**ASSIGNED TASK:** Return nothing but the lines from the line with "Domestic Shorthair Cat" through the last line of the entries that follow, copied exactly and free of pictures.

::: PROVIDED ENTRIES

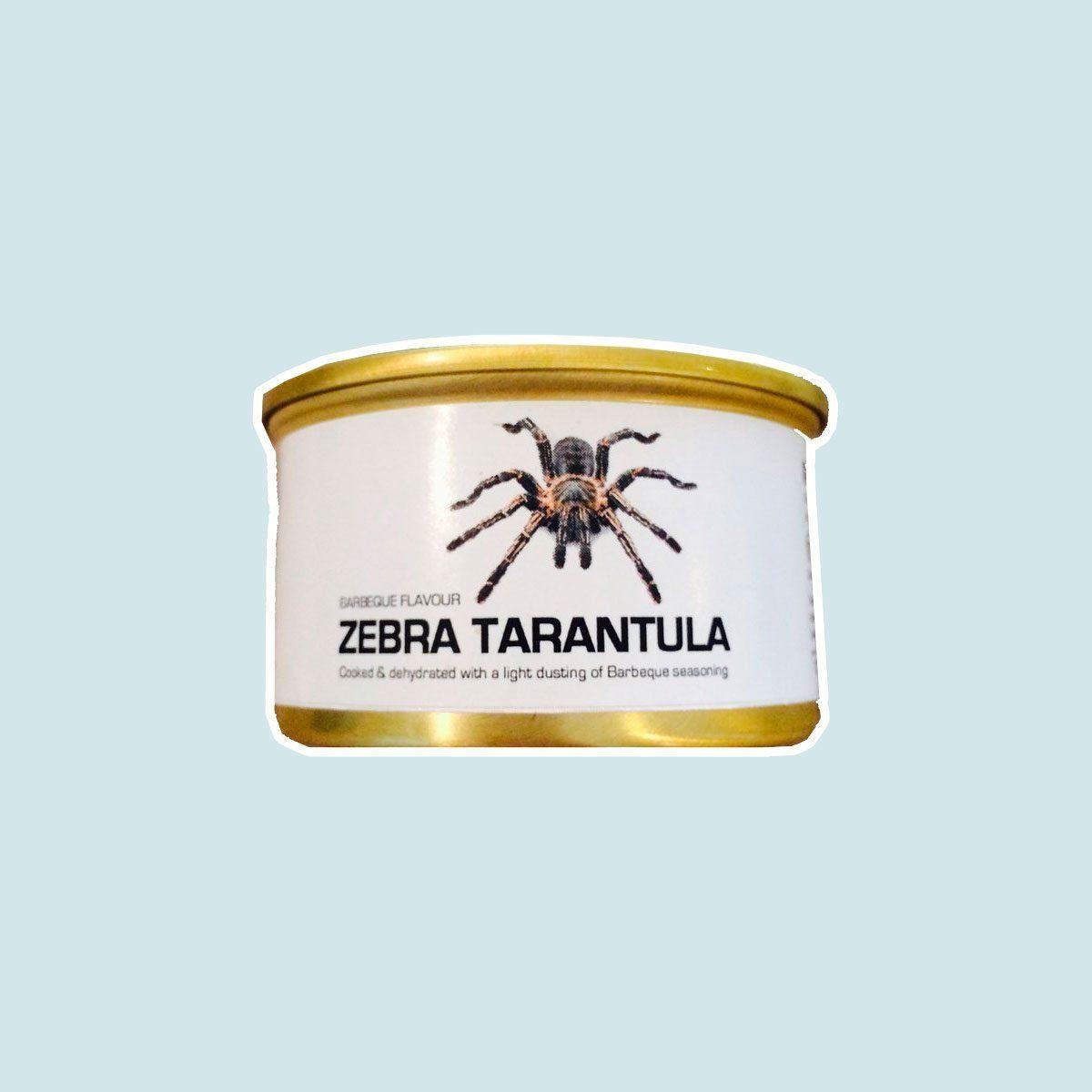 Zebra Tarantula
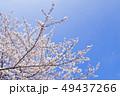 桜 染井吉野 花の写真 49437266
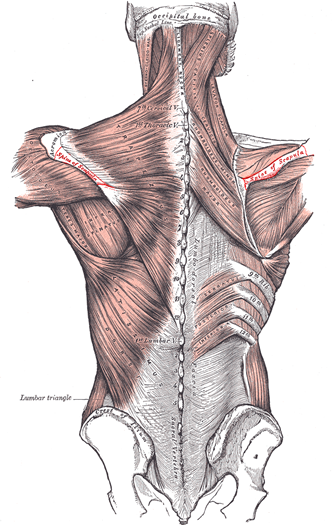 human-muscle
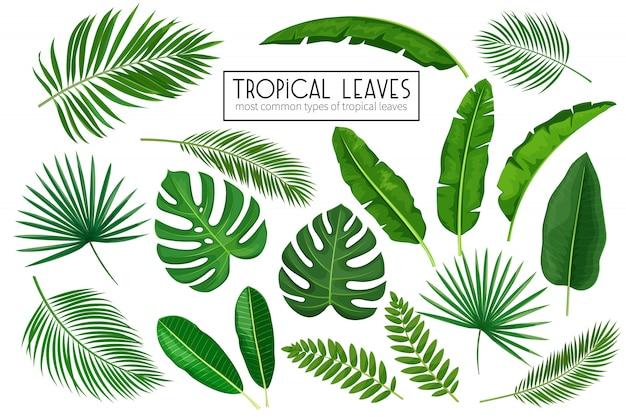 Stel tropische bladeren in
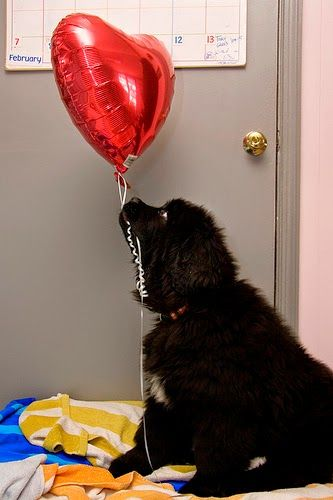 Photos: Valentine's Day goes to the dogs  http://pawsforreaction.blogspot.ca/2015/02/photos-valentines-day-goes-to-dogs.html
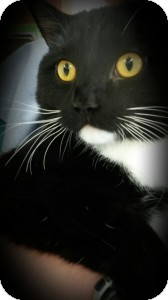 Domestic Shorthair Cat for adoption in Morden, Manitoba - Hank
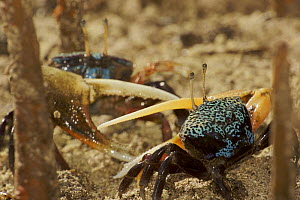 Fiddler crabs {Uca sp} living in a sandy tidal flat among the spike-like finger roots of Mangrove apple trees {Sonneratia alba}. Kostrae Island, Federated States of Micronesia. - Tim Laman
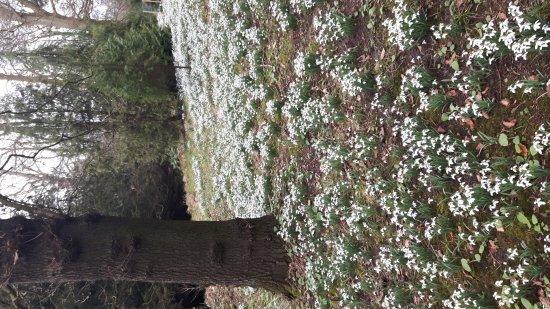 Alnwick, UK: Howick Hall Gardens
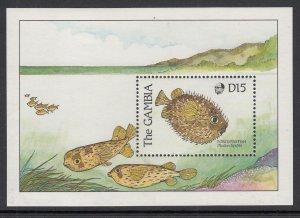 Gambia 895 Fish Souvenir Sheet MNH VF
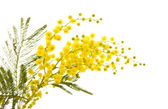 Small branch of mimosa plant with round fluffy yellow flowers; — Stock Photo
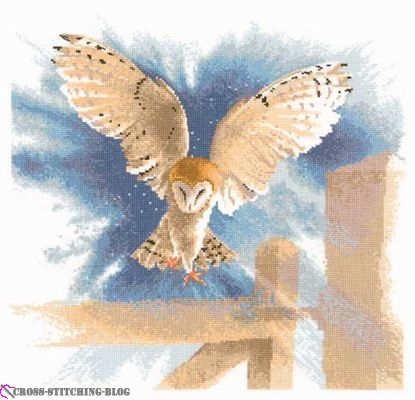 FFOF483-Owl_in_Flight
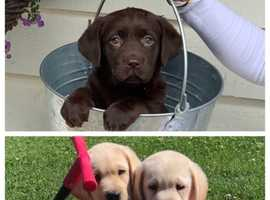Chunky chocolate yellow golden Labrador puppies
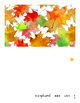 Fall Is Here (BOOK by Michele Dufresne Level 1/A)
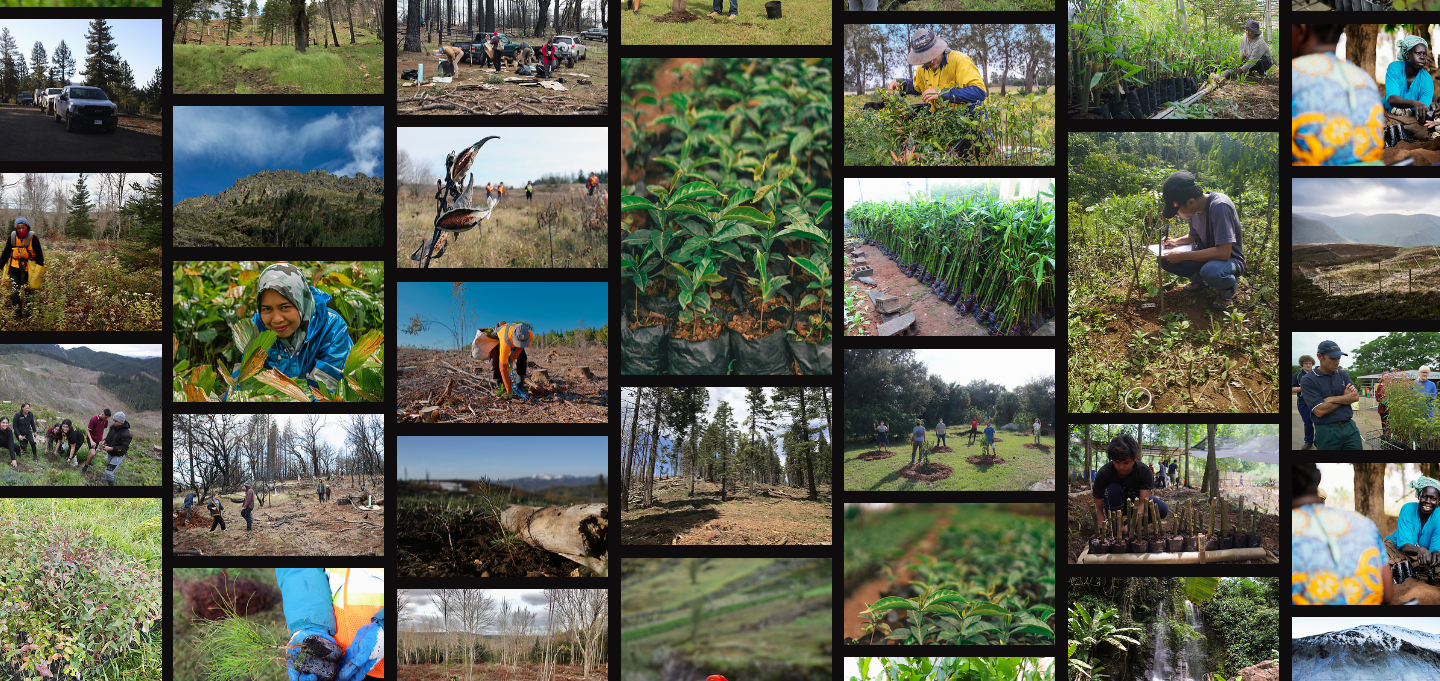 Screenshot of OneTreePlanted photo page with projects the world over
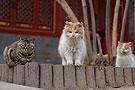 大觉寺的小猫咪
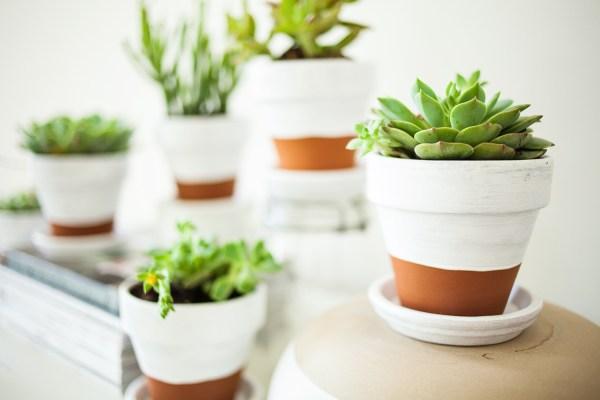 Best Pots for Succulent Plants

::::::

**ANSWER FOR THE TASK:**
 Domestic Shorthair Cat for adoption in Morden, Manitoba - Hank
 Fiddler crabs {Uca sp} living in a sandy tidal flat among the spike-like finger roots of Mangrove apple trees {Sonneratia alba}. Kostrae Island, Federated States of Micronesia. - Tim Laman
 Alnwick, UK: Howick Hall Gardens
 Gambia 895 Fish Souvenir Sheet MNH VF
 Small branch of mimosa plant with round fluffy yellow flowers; — Stock Photo
 FFOF483-Owl_in_Flight
Chunky chocolate yellow golden Labrador puppies
 Fall Is Here (BOOK by Michele Dufresne Level 1/A)
 Screenshot of OneTreePlanted photo page with projects the world over
 大觉寺的小猫咪
 Best Pots for Succulent Plants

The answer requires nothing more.